Too often the cuts come at the cost of excellent content and the people who produce it, at a time when quality content is what differentiates them from the opposition and has never been more important.
South African Lisa McLeod, the woman responsible for spearheading the FT’s successful digital transition and integration, has been headhunted by Media24, South Africa’s biggest publisher. Her task? To devise and implement a single digital publishing strategy, free and paid, across news, magazines and the different 24.com divisions. At the core of her thinking is that staff is the company’s single most important asset.
They’re expensive yes, but what are you going to sell if they aren’t creating content for you, she asks? Content has to go beyond distribution, be it print or digital, and be used as a way of creating personal relationships with readers via events, social media and interactive communities. McLeod believes diversification is key, and this is something the legacy media house has started to embrace.
Media24 has reported some success in bundling its magazine titles, launching Kaboedel/The Bundle, which offers PDF replicas of 14 Afrikaans titles and 22 English titles at a fixed monthly subscription. The deal has had the added effect of a pick up on titles subscribers might not otherwise have read. Then they devised Dailyfix, a website combining content of three of their top women’s interest magazines – Fairlady, Home and Ideas – on one online platform. Media24 also moved all its travel magazines into one portal, and did the same with its three parenting brands. The effect of this strategy has been to increase engagement with the brands because the more content that is available, the more readers engage with it, and extend their interest to associated brands.
Caxton Magazines, which belongs to another of South Africa’s big four media houses, Caxton Printers and Publishers, recently launched Caxton TV. The strategy, developed by the company’s in-house insights team, is built on the premise that magazines are an emotional buy, and that by extending this via an television channel, they could take content further not only on the small screen, but on even smaller screens such as website and mobile. It piloted the strategy with Bona magazine and sponsored by Unilever, one of the world’s largest advertisers. As one of their team said, they are creating “bespoke content for television and online using our brands to speak about your brands”.
Sarie magazine, one of South Africa’s top selling women’s magazines, pioneered an ecommerce platform that sold fashion off the pages of the magazine.

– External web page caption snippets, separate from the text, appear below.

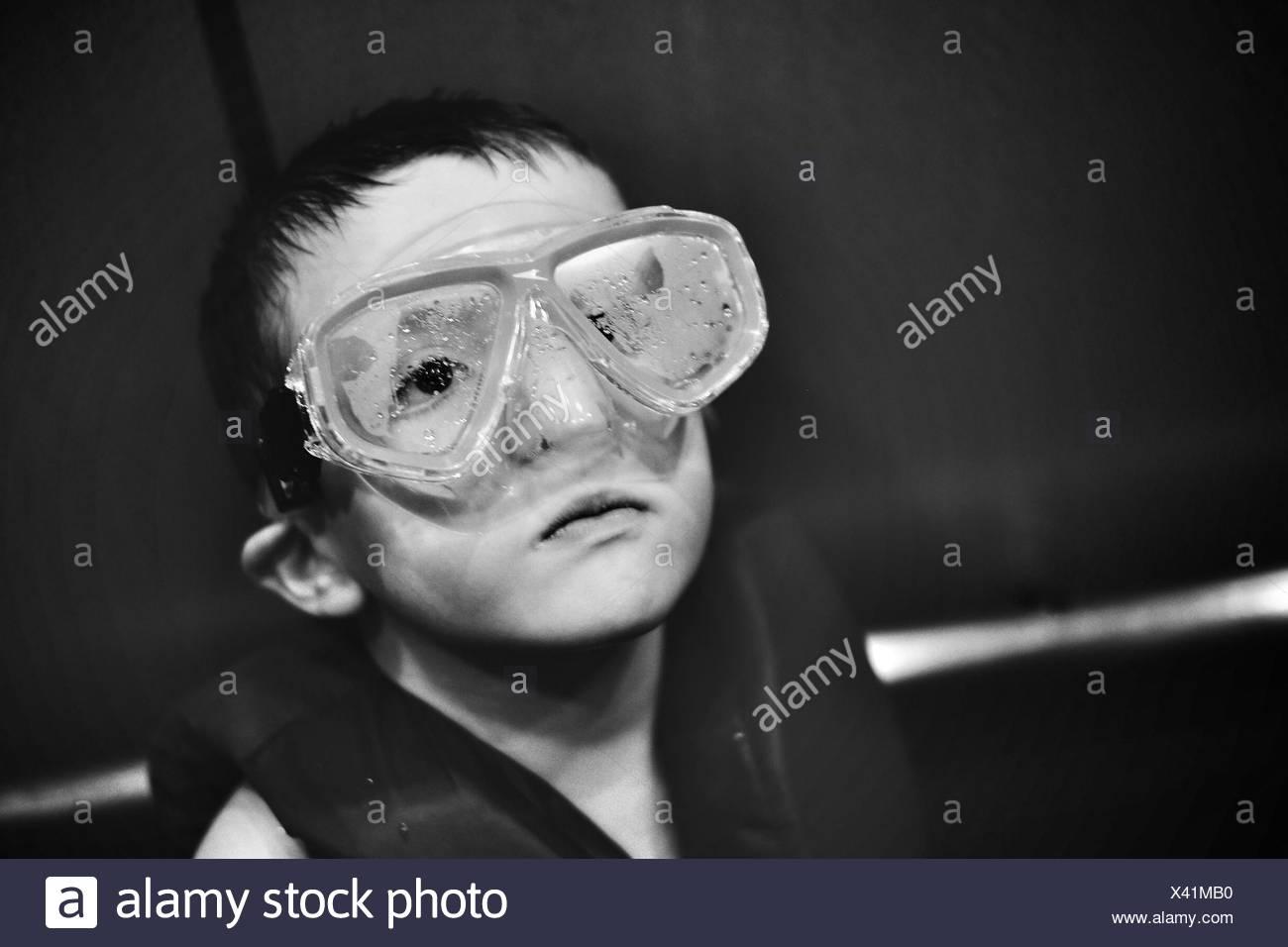Portrait Of Boy avec lunettes de natation Photo Stock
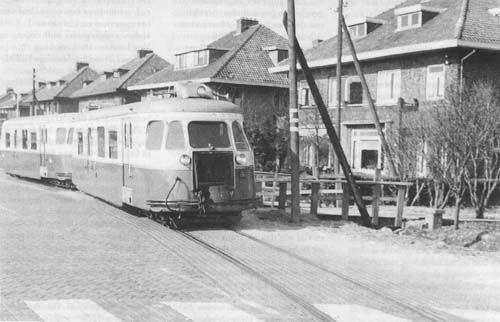 oversteek tram dordtsestraatweg nu Pascalweg ons huis staat er niet op nr 912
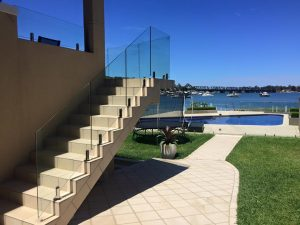 After-picture-Frameless-glass-balustrade-on-stairs-Blakehurst-300x225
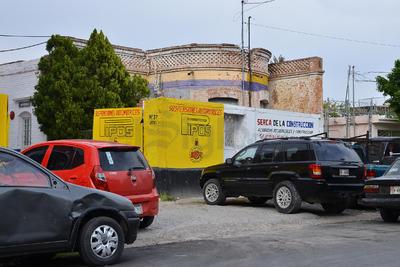 """En la Bravo casi esquina con Colón, una barda """"esconde"""" a un antiguo Torreón de casa."""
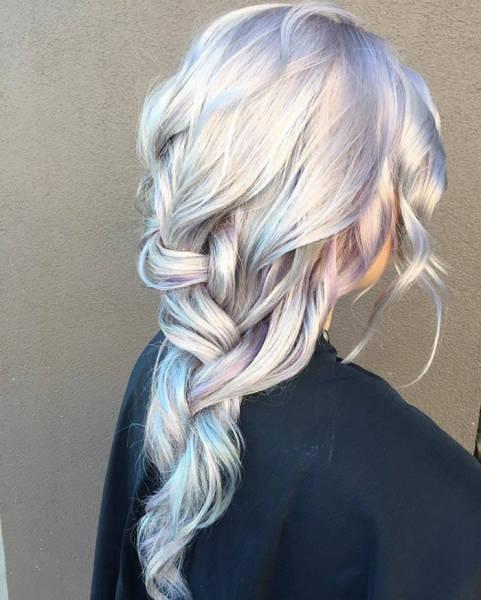 虹のような髪の毛の女の子の画像(7枚目)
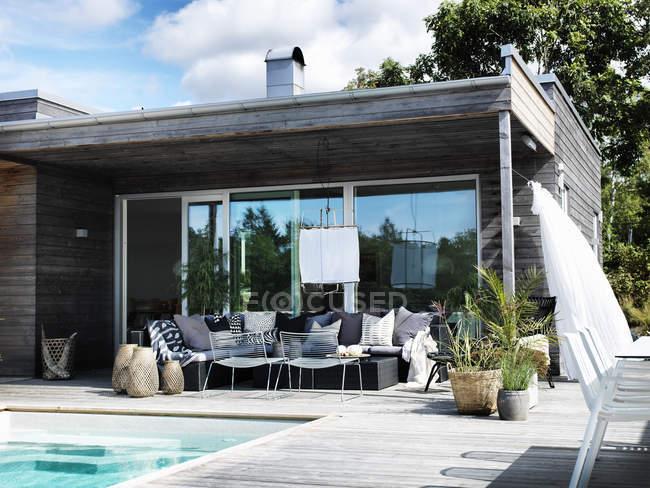 Casa moderna exterior com piscina — Fotografia de Stock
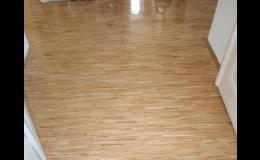 Renovace poničených dřevěných podlah
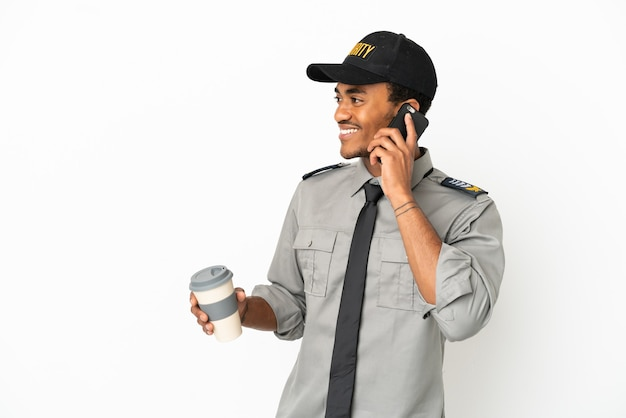 Salvaguardia afroamericana su sfondo bianco isolato che tiene caffè da portare via e un cellulare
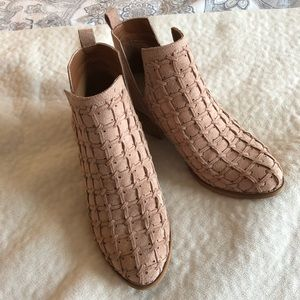 Stylish / Never been Worn / darling shoes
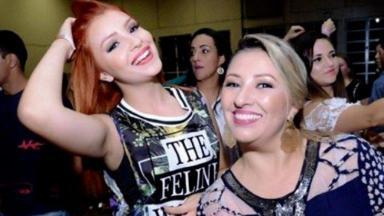 Silvia e Mabel Calzolari posadas em uma festa, sorridentes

It was so successful that other title in the stable joined in, leading to the launch of spree. Much of its appeal is that the titles in which the clothes appear are credible and have been given the magazines’ “stamp of approval” and have been chosen “with the consumer in mind”, according to award-winning editor, Michele van Breda.
Newspapers, too, are looking at ways of increasing their reach and filling up their coffers via brand extensions and events in much the same way magazines have done. Times Media Group, which owns the South African Sunday Times and premier business titles Business Day and the Financial Mail, among others, recently bought the Future Group, a media company that ‘owns’ over 20 successful events, from roundtables and forums to gala dinners, conferences and awards ceremonies. The reasoning behind the deal was that it would allow TMG to leverage opportunities for its various titles, and extend its range of offerings to subscribers.
There is a growing public perception that printed media is dying and I am constantly asked for my prediction of how long newspapers (and, to a lesser extent, magazines) will survive.
But, as I tell the doomsayers, they are asking the wrong question. Rather, I tell them, ask how long journalism will survive.
Because even though there are algorithms that can now write stories they will never replace a good journalist on the ground reporting the news as it happens, as well as analysing and giving it context.